### Task prompt
What do the lines say from the one containing "order: Rodentia" to the end of the records? Restate them word for word, and only those.
[Record excerpts]
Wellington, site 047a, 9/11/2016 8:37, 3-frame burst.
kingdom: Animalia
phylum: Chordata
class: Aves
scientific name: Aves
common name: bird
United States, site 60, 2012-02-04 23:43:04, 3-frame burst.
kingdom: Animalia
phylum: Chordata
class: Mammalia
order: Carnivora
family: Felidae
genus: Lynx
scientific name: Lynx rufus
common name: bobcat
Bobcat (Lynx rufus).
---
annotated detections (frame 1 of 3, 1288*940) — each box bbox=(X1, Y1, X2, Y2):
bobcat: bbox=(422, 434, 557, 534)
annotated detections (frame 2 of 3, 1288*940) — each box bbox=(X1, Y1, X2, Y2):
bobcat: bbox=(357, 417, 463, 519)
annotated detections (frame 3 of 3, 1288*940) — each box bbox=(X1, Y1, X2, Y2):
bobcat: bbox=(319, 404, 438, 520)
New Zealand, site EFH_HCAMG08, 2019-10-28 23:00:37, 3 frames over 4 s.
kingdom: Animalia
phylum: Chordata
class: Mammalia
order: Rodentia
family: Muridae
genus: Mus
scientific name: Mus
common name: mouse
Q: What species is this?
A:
[/Record excerpts]
### Solved exercise
order: Rodentia
family: Muridae
genus: Mus
scientific name: Mus
common name: mouse
Q: What species is this?
A:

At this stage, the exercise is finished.